Então, a mídia vende uma imagem de que os separados, uma semana após a separação, já estão na balada, noutra "vibe".
Simplificam o processo, como se separar fosse uma festa, uma grande aventura.
Retiram qualquer aspecto de luto, de sofrer, de se reconstruir no arriscoso processo de saltar no escuro do será.
Não acredite em simplificações, nesse caso.
É mentira. Dói e deixa marcas. Mesmo que tenha sido amigável, amistoso, numa "boa", ainda assim
somos pegos desacossados sem saber o que fazer com as lembranças que ficaram misturadas em nossa história de vida.
E, para os que já não havia como sustentar a relação, em situações a dois explosivas, ou muito delicadas, ainda assim, deixam um pesar.
Um pesar do que poderia ter sido diferente, do que fugiu ao script, ao sonho, ao antes desejado. Fica um gosto de guarda-chuva na boca. Mesmo que a separação represente uma liberdade, um direito de pessoas que precisam se refazerem, tentarem novamente, ou não, uma vida mais amorosa, harmoniosa e significativa a dois.
Mesmo assim, ainda ficam cicatrizes. Nada é fácil, quando se fala em romper.
Eu me separei do primeiro casamento. Até hoje não posso comungar. Foi uma sequela que ficou, entre tantas outras.
Portanto, filho meu, se ao ler essa carta estiver casado, cuide de seu amor.

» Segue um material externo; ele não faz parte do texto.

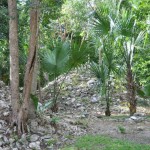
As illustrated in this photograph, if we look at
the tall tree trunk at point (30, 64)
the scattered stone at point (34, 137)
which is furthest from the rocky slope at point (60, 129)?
the tall tree trunk at point (30, 64)

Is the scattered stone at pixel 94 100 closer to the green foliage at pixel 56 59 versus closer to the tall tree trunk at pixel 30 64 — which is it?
the green foliage at pixel 56 59

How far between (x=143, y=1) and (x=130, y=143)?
124 inches

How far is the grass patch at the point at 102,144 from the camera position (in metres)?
6.35

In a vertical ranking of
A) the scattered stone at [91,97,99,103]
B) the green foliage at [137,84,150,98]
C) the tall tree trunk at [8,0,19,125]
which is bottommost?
the scattered stone at [91,97,99,103]

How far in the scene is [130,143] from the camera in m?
6.66

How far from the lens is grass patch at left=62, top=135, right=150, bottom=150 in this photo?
6352 millimetres

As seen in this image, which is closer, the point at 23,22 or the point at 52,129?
the point at 52,129

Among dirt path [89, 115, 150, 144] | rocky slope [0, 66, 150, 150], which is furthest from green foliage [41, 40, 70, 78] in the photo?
dirt path [89, 115, 150, 144]

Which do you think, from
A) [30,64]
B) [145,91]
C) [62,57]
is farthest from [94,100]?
[30,64]

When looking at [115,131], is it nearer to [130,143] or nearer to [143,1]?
[130,143]

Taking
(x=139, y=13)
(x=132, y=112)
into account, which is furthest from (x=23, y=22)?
(x=132, y=112)

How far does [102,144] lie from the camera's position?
262 inches

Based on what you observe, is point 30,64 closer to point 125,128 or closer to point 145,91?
point 125,128

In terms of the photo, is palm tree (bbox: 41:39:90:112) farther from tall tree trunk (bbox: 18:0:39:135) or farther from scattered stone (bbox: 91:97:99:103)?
scattered stone (bbox: 91:97:99:103)
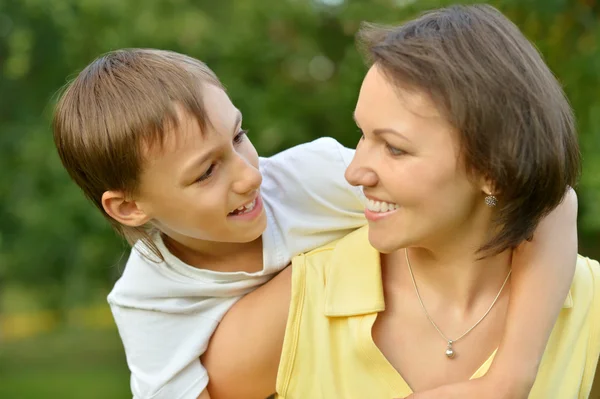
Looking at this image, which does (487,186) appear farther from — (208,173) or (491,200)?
(208,173)

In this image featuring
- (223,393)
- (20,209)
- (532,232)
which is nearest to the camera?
(532,232)

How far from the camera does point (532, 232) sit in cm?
202

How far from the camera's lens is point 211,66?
654cm

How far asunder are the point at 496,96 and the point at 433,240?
1.29 ft

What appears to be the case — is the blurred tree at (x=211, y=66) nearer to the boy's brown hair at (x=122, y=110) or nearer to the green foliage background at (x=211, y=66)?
the green foliage background at (x=211, y=66)

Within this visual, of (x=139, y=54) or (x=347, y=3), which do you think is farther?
(x=347, y=3)

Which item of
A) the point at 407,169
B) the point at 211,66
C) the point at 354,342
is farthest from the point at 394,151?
the point at 211,66

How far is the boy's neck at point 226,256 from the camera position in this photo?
7.65 feet

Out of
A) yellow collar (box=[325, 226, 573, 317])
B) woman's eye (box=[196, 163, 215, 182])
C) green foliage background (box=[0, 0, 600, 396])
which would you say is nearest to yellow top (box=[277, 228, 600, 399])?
yellow collar (box=[325, 226, 573, 317])

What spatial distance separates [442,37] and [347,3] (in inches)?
158

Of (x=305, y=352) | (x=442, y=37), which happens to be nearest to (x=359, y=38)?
(x=442, y=37)

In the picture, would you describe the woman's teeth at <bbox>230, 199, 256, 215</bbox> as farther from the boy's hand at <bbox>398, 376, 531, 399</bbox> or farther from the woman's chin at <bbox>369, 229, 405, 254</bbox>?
the boy's hand at <bbox>398, 376, 531, 399</bbox>

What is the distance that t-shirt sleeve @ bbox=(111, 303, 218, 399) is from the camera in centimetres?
221

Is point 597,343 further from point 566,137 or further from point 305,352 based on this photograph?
point 305,352
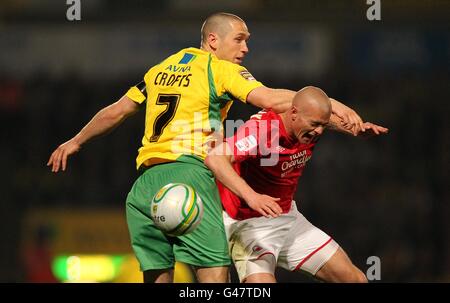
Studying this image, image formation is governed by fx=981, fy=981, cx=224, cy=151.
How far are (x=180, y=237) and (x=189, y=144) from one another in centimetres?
61

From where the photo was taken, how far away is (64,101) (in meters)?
15.7

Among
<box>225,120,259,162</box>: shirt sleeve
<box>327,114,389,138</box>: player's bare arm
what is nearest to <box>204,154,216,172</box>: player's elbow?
<box>225,120,259,162</box>: shirt sleeve

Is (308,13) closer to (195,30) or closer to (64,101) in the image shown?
(195,30)

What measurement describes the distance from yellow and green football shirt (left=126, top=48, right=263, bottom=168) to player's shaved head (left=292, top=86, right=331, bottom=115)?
0.28 metres

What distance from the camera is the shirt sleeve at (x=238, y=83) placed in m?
6.38

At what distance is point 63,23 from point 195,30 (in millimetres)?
2122

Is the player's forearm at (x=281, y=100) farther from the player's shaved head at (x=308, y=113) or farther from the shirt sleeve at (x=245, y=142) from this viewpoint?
the shirt sleeve at (x=245, y=142)

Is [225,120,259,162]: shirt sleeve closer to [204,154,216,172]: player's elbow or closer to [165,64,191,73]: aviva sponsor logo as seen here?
[204,154,216,172]: player's elbow

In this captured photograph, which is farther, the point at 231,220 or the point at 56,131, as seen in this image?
the point at 56,131

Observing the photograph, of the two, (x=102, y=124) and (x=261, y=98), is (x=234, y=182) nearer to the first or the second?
(x=261, y=98)

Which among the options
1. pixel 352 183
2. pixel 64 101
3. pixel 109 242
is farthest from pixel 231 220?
pixel 64 101

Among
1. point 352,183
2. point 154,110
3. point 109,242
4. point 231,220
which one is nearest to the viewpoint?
point 154,110

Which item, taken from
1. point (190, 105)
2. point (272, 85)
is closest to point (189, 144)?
point (190, 105)

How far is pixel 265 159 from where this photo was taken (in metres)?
6.84
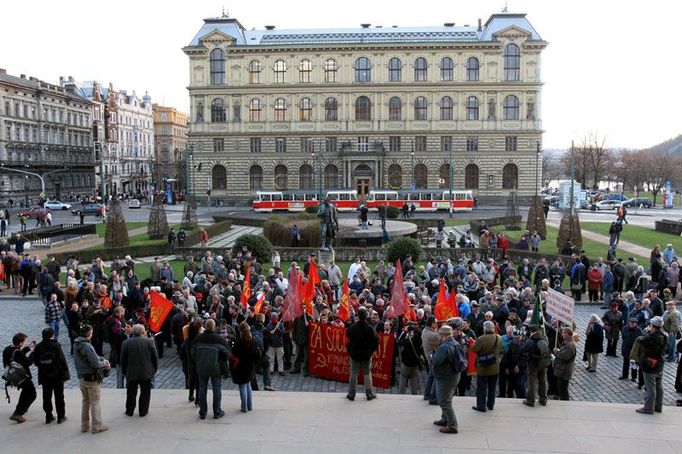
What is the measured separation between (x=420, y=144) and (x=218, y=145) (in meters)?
24.3

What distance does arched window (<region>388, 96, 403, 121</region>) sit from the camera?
251 feet

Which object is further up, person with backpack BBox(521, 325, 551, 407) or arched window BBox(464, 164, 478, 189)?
arched window BBox(464, 164, 478, 189)

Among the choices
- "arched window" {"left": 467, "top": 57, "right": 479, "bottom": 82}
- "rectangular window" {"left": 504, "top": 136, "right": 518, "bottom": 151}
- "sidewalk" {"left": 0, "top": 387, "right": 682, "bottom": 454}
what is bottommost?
"sidewalk" {"left": 0, "top": 387, "right": 682, "bottom": 454}

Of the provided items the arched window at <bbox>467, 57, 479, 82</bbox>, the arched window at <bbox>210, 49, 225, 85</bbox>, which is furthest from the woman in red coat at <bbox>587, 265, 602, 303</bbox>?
the arched window at <bbox>210, 49, 225, 85</bbox>

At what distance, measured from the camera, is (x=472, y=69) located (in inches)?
2968

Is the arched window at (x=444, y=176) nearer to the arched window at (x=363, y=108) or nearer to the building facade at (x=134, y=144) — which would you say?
the arched window at (x=363, y=108)

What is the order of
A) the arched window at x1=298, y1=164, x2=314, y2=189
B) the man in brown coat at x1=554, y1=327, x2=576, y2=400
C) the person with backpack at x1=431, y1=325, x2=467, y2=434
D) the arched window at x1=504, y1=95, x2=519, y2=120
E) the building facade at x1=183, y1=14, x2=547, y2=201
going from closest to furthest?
the person with backpack at x1=431, y1=325, x2=467, y2=434 < the man in brown coat at x1=554, y1=327, x2=576, y2=400 < the building facade at x1=183, y1=14, x2=547, y2=201 < the arched window at x1=504, y1=95, x2=519, y2=120 < the arched window at x1=298, y1=164, x2=314, y2=189

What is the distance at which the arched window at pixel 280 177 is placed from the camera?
257 feet

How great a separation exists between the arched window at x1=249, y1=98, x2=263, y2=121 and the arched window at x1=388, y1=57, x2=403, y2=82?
15.8 meters

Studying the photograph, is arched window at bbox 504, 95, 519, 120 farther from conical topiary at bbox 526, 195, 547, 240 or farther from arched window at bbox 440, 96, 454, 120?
conical topiary at bbox 526, 195, 547, 240

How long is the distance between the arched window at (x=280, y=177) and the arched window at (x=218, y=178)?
640 centimetres

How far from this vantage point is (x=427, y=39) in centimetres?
7569

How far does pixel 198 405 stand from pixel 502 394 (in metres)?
5.64

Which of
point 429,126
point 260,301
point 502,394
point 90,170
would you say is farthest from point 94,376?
point 90,170
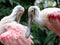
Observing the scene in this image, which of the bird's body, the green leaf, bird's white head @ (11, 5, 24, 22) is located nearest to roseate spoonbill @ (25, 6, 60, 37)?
the bird's body

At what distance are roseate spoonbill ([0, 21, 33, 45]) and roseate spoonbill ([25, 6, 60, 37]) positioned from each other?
184 mm

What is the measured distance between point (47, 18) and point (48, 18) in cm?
1

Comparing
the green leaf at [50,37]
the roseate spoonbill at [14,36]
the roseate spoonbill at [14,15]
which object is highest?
the roseate spoonbill at [14,15]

Faça comidinhas para ela. Faça que ela se alegre. Construa sua felicidade no casamento, e dia a dia.
Apenda a surpreender a rotina, com algo diferente. Aprenda a encantar o tempo, permitindo-se liberar o fluxo da ternura, da carícia essencial. A do diálogo apreciativo.
Como? Escuto-lhe perguntando-me ao longe:
Com fartas doses de perdão, de empatia e de aceitação. Com renuncias e flexibilidade.
Não existe relacionamento pronto. Não existe paraíso à vista. Depois da paixão, resta a construção do amor possível, entre perdas e ganhos, na jornada de almas que se aninham uma na outra, num regaço de afeto se constituindo em novos, sendo os mesmos.
Cultive sempre admiração por ela, pelo mundo dela, pelos seus valores, suas histórias de vida. Interesse-se por ela, genuinamente.
E, seja generoso. A sirva por inteiro. Seja servo dela. Sem ser subserviente.
A cubra noite adentro. Prepare-lhe um chá, em noites frias.
Exercitem fazer pequenas coisinhas juntos: um jardim, uma leitura, um balançar de redes, um cineminha, uma viagem, um caminhar pela praia ou campos, orar juntos, praticar esportes, cozinhar, colecionar qualquer coisas, cuidar da cria ou animais, cultivar um Hobbie.
Fazer coisinhas juntos é místico e mágico, catalisa emoções positivas que fortalecem a relação.
Não filho meu, não banalize sua existência tomando por normal o que é comum. Parece que se tornou chique, coisa da moda, separar-se.
Pode apostar, logo uma revista de grande circulação vai mostrar esse casal do início do texto, cada um com seu parceiro novo, em sorrisos de pasta de dente.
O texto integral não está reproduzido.